Ethereal-dev: Re: [Ethereal-dev] Problem displaying packets containing extended characters in

Note: This archive is from the project's previous web site, ethereal.com. This list is no longer active.

From: Guy Harris <guy@xxxxxxxxxxxx>
Date: Fri, 15 Aug 2003 18:07:15 -0700

On Tuesday, August 12, 2003, at 4:41 PM, spamcontrol2@xxxxxxxxxxx wrote:

I've noticed that starting with 0.9.14 I have problems with captures
occasionally. Packet summaries do not appear in the Info column, and in a
separate window I see the following errors:

(ethereal.exe:1328): Gdk-WARNING **: gdk_text_size: gdk_nmbstowchar_ts failed (ethereal.exe:1328): Gdk-WARNING **: gdk_win32_draw_text: gdk_nmbstowchar_ts failed

One set of these messages seem to appear per packet that has a problem.

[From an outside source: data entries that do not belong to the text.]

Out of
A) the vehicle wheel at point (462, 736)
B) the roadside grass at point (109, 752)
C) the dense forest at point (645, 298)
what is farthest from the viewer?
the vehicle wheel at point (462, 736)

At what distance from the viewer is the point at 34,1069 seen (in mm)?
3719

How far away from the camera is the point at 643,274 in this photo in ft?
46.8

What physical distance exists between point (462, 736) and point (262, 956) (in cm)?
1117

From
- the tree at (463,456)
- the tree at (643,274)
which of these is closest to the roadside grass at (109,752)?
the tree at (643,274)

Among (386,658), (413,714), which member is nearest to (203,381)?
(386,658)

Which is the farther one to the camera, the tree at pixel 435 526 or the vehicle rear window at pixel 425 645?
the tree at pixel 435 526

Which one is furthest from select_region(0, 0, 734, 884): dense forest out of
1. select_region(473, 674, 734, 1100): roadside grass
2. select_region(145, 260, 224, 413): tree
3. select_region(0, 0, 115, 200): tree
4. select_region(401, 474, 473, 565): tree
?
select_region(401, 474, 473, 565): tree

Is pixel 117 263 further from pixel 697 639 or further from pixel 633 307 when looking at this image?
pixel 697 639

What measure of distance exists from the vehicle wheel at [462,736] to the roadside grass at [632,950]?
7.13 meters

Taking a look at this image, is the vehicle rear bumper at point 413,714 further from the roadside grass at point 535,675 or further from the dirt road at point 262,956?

I've only noticed this in Windows (Win2k and WinXP, and on multiple systems), and do not have this problem with 0.9.13. I know that I don't have these
problems in Linux with 0.9.14, at least with GTK 1.2.10.

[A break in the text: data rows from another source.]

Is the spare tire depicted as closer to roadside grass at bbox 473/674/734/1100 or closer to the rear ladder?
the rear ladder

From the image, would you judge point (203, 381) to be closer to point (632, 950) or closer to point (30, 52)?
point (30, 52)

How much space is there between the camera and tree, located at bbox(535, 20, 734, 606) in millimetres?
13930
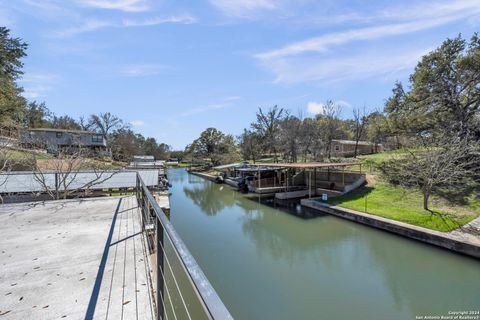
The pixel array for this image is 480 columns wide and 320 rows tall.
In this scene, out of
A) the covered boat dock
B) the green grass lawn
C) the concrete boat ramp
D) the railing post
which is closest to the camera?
the railing post

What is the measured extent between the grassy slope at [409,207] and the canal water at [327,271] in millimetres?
1292

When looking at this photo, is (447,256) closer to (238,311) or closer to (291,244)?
(291,244)

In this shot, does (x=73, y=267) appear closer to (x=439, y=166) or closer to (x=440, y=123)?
(x=439, y=166)

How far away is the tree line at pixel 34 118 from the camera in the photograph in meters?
13.6

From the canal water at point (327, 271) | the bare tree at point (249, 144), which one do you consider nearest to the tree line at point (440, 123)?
the canal water at point (327, 271)

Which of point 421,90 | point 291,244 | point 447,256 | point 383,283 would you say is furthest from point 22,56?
point 421,90

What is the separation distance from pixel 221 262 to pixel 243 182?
613 inches

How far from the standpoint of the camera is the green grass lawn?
384 inches

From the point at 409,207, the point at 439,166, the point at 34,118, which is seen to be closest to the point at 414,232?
the point at 409,207

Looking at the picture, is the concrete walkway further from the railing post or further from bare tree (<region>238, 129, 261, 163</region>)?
bare tree (<region>238, 129, 261, 163</region>)

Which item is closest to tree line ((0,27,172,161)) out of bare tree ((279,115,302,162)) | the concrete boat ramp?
the concrete boat ramp

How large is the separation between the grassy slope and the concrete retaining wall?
1.56 feet

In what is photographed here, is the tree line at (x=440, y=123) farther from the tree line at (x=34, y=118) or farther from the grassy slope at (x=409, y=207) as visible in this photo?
the tree line at (x=34, y=118)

I've only noticed this with SMB packets, and I believe it's with all packets that contain strings with extended characters (in one case, 0x00e4) that would appear in the Info column. These same strings appear to display in the tree,
except that the suspected characters do not display.

GTK+ 1.2[.x]'s routines for displaying strings take, as I remember, strings in whatever the encoding is for the font being used - even if it's a 2-byte encoding. Ethereal tries to get only ISO 8859-1-encoded fonts, so that it doesn't have problems with 2-byte encodings; this means strings containing characters other than 8859-1 encodings don't display well.

GTK+ 1.3[.x], at least on Windows, and GTK+ 2.x, on all platforms, take strings in UTF-8. This causes strings that aren't UTF-8-encoded not to display well - and SMB doesn't use UTF-8, it uses the native character set ("code page") or Unicode.

We should probably eventually have Ethereal use UTF-8, UCS-2, or UCS-4 internally (hopefully they're rich enough to handle all the various weird PC encode pages and Mac character sets - I think they're rich enough to handle all the 8859-n character sets, although CJK unification might cause problems when using various East Asian character sets, and I don't know if they're rich enough for PC or pre-OSX Mac character sets), and attempt to do whatever is necessary to display correctly with GTK+ 1.2[.x] and the UTF-8 GTKs, and to do something appropriate for printing to printers and to text files (for text files on UNIX it should probably use the character set specified by the LANG or appropriate LC_ environment variable; I'm not sure what's appropriate on Windows - 2-byte Unicode text files, such as NetMon 2.x produces, or something else?).